By Corey Erdman
Facing a murderous puncher like John Molina is never an enjoyable task, but one of the few luxuries of facing him is that there isn't much mystery in what his game plan on fight night will be.
The same can be said for Molina's opponent on June 11, as he faces Ruslan Provodnikov in an action fight fan's dream matchup from the Turning Stone Resort and Casino in Verona NY, aired live on Showtime.
While Provodnikov is more of a prototypical pressure fighter and volume puncher, Molina is a bomber, plain and simple. He might not throw quite as many punches as his rugged Russian opponent, but everything he throws is with ill intent, to the point of being reckless.

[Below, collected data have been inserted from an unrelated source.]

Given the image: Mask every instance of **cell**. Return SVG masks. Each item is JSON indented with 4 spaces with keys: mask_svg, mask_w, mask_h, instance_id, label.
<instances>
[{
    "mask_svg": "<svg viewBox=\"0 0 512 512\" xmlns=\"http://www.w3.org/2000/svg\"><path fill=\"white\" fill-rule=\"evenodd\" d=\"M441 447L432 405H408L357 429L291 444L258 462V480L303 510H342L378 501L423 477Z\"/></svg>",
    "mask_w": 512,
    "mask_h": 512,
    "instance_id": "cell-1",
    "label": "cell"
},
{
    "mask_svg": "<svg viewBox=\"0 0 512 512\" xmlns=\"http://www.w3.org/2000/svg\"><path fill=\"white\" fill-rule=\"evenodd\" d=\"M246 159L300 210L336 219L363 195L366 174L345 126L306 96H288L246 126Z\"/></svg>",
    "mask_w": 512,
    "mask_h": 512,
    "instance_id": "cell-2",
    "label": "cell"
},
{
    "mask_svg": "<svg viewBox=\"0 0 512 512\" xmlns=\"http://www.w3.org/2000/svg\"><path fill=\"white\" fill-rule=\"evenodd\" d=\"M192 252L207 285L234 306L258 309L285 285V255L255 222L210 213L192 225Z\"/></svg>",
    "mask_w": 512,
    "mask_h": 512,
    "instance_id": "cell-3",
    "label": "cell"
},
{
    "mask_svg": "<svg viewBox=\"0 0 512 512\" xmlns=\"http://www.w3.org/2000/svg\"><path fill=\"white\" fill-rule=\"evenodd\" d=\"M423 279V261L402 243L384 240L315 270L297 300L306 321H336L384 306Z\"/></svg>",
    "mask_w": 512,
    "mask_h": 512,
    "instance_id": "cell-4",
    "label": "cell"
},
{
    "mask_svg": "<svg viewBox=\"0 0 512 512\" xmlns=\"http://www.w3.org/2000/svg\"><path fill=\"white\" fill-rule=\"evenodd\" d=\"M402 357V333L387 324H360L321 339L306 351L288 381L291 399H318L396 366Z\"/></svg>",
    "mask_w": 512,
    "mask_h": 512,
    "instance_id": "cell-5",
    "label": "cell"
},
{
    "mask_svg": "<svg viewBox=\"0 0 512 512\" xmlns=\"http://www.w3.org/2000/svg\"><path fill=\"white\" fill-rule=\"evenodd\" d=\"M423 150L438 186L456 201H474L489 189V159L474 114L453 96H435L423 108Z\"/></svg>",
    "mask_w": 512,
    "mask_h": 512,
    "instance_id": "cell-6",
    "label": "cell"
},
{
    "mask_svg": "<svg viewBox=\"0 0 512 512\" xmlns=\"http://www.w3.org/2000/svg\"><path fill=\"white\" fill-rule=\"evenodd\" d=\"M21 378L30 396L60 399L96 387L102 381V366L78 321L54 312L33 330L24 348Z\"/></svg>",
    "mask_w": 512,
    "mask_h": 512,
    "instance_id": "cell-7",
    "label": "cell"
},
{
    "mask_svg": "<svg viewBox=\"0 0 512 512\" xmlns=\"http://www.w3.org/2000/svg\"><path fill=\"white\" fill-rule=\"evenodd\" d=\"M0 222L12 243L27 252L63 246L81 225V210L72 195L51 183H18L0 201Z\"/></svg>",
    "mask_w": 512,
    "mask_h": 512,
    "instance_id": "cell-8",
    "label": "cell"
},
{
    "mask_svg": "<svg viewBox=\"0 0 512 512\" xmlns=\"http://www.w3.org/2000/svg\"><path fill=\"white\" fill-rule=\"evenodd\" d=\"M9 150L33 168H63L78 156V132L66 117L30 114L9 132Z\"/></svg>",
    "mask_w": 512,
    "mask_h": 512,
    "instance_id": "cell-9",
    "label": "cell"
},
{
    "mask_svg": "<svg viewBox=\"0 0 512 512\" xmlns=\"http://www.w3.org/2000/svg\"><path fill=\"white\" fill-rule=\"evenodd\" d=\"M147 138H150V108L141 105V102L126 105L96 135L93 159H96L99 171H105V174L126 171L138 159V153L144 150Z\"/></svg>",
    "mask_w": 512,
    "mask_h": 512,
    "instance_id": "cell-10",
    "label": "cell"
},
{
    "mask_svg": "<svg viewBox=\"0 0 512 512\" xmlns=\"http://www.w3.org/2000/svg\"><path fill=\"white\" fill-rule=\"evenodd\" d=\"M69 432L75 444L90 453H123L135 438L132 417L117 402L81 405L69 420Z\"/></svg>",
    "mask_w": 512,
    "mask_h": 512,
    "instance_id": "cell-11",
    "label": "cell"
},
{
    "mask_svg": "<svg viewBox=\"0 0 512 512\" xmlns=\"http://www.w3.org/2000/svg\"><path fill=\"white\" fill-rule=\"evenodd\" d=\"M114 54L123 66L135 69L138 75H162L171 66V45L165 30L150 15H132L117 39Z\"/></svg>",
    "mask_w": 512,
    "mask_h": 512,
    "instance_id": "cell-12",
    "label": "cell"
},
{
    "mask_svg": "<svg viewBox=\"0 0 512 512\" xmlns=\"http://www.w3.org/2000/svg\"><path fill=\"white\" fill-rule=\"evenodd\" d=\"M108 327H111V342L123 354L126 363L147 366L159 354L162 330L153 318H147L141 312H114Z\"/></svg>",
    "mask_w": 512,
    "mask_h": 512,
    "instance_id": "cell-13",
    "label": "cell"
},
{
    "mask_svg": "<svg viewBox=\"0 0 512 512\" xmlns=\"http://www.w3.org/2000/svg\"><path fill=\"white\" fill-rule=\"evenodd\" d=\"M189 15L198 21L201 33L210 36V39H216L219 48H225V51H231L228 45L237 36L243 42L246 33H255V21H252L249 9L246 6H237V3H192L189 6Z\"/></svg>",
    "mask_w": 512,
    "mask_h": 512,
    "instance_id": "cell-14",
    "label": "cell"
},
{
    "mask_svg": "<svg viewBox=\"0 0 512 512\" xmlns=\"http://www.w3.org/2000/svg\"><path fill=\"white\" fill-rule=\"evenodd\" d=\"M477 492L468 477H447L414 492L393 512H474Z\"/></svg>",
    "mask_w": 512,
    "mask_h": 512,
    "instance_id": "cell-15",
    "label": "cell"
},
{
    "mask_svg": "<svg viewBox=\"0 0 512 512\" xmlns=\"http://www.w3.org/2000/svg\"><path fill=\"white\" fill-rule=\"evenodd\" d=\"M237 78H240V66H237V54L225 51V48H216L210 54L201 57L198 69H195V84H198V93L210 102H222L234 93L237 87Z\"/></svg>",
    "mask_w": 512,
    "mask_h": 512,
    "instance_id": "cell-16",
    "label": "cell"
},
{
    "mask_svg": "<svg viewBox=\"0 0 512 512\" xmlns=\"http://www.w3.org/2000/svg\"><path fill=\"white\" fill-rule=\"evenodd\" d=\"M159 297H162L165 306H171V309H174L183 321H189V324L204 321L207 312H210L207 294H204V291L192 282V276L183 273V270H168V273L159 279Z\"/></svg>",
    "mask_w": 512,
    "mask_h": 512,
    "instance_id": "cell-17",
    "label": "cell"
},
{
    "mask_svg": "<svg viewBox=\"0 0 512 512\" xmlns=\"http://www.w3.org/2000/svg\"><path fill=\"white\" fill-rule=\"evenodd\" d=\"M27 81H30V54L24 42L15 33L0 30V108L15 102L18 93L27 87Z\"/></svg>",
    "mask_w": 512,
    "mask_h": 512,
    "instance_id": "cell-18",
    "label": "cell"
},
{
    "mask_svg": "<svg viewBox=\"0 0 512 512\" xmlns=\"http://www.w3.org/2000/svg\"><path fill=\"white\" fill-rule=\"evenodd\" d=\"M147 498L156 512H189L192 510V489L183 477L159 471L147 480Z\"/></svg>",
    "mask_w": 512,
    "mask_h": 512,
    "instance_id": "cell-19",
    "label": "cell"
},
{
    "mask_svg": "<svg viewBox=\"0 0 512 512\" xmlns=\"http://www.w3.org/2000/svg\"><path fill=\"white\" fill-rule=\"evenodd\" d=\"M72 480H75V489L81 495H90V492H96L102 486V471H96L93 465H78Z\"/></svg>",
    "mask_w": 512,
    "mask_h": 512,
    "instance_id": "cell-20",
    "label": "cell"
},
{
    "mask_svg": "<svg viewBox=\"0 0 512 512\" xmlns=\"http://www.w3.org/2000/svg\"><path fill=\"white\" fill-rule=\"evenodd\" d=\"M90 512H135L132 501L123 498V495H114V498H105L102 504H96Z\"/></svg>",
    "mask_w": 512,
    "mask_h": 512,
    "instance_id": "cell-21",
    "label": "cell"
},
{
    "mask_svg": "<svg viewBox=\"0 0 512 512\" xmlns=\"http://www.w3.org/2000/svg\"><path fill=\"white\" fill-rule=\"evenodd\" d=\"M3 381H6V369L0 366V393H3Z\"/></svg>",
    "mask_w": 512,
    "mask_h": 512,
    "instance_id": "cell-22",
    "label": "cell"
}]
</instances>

In order for that style to be effective, you either need to track your opponent down, or he needs to cooperate and stand in front of you.
Lucky for Molina, he shouldn't have to go far to find Provodnikov.
“In a perfect world, I'd have a guy like that exchange with me,” said Molina. “For my style of fighting, we don't have to want to go find somebody. We want him to stand in front of us. And we think if push comes to shove that Ruslan is going to be Ruslan and sit down and fight with me.”
Two fights ago, Molina was in the biggest fight of his career against Adrien Broner in the debut of the Premier Boxing Champions series on NBC. Broner cruised to a unanimous decision, and the Covina, California native was displeased with how little The Problem wanted to exchange.
Most fans probably shared in his opinion as well. Of course, there are those who appreciate sublime, slick boxing. Anyone who watches the sport on a regular basis has an understanding of the skill needed to operate in such a manner. But still, the most naturally aesthetically pleasing fights, the ones that appeal to our primal instincts, are still slugfests. In Molina-Provodnikov, Showtime boss Stephen Espinoza saw an opportunity to all but guarantee fans one of those.
“In terms of programming the network, we try to have a variety of fights on. Some really skilled guys, some who are big punchers, a variety of weight classes. Different types of fighters,” said Espinoza. “This is one where again, it's not about titles, it's not about anything but two guys who fight really hard and give it their all, meeting in the ring to find out who's the better man on that night.”
Perhaps it's the residual effect from the Broner fight, but Molina remains just the tiniest bit skeptical that someone is willing to stand and trade with him. Or maybe it's because he knows what his punches can do to people, and doubts that anyone would willingly walk into that fire.
“Ruslan and his team have been around the game a long time, they know that I'm a puncher. I anticipate Ruslan doing what he does best, which is sit there and fight, but I also anticipate him using some of his boxing ability from his amateur pedigree and his experience in the pro game,” said Molina.
In all likelihood, Molina's first instincts are correct. Ruslan won't be going anywhere but forward. And neither will he.